##### Dataset extract
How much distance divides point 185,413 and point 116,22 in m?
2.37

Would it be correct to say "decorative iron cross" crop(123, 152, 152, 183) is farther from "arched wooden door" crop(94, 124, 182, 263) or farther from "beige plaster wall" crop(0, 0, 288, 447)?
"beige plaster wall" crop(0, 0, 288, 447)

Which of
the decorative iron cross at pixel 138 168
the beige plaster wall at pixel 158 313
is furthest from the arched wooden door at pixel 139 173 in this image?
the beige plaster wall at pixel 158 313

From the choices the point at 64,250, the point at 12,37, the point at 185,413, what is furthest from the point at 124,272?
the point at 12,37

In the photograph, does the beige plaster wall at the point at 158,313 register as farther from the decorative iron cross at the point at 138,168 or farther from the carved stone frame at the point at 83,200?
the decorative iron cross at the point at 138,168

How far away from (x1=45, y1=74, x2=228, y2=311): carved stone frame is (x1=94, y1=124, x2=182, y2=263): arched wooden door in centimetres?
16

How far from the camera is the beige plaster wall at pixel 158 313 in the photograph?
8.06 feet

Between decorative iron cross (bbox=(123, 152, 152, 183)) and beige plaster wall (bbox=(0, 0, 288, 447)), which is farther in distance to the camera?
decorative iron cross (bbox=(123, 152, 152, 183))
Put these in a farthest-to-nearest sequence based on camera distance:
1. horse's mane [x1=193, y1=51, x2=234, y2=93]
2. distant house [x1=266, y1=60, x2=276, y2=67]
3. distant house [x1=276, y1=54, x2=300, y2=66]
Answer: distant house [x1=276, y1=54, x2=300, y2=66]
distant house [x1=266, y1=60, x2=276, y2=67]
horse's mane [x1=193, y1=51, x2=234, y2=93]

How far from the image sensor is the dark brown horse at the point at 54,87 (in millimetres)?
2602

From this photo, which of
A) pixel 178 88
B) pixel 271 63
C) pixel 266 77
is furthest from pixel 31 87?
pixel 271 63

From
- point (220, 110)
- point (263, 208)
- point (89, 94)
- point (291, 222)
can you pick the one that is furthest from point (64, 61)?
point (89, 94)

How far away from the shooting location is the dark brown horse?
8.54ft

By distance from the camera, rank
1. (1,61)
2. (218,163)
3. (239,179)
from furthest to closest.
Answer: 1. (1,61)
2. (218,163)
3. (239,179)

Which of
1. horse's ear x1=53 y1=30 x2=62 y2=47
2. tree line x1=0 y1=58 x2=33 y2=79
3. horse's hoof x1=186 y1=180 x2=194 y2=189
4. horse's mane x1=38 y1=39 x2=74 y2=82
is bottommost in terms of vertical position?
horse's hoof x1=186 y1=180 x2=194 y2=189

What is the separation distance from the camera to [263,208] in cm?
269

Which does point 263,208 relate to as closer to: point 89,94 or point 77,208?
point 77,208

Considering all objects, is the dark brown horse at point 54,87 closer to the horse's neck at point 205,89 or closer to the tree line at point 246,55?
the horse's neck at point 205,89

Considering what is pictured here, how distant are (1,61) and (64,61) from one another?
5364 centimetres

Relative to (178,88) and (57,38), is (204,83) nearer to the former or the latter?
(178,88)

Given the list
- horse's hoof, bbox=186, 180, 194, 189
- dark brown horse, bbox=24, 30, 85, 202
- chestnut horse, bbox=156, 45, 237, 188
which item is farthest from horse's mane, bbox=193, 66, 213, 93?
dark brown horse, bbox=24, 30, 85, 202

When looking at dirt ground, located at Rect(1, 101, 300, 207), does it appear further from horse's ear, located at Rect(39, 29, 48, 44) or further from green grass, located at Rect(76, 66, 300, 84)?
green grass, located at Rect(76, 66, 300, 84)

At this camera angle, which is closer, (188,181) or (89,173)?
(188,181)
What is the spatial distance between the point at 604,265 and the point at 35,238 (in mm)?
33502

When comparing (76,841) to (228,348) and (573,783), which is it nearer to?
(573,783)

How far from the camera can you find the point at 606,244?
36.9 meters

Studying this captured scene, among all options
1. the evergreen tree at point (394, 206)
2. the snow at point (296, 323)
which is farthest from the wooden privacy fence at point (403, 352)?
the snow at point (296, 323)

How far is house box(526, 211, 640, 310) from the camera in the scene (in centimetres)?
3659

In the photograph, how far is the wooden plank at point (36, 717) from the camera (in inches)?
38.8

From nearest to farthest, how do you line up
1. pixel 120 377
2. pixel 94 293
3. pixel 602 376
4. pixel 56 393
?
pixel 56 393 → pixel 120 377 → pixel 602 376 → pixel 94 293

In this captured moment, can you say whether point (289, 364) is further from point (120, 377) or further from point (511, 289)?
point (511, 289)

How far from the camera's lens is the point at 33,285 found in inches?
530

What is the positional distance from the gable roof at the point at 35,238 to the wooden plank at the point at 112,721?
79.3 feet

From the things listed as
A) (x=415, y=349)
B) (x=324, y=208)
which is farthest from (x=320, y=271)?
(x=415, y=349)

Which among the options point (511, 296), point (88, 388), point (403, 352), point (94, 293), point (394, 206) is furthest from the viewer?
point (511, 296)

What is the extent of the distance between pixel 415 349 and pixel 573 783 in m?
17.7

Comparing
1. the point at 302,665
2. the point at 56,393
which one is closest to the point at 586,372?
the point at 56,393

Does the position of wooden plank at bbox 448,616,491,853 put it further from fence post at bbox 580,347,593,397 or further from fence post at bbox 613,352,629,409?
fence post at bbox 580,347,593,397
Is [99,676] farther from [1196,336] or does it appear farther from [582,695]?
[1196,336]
##########
Recast everything from the line containing "Does the position" down to the end of the data above as a Markdown table with the columns Row and Data line. Number each line and omit blank lines.

**Response to the task:**
| Row | Data line |
|---|---|
| 1 | Does the position of wooden plank at bbox 448,616,491,853 put it further from fence post at bbox 580,347,593,397 or further from fence post at bbox 613,352,629,409? |
| 2 | fence post at bbox 580,347,593,397 |
| 3 | Is [99,676] farther from [1196,336] or does it appear farther from [582,695]? |
| 4 | [1196,336] |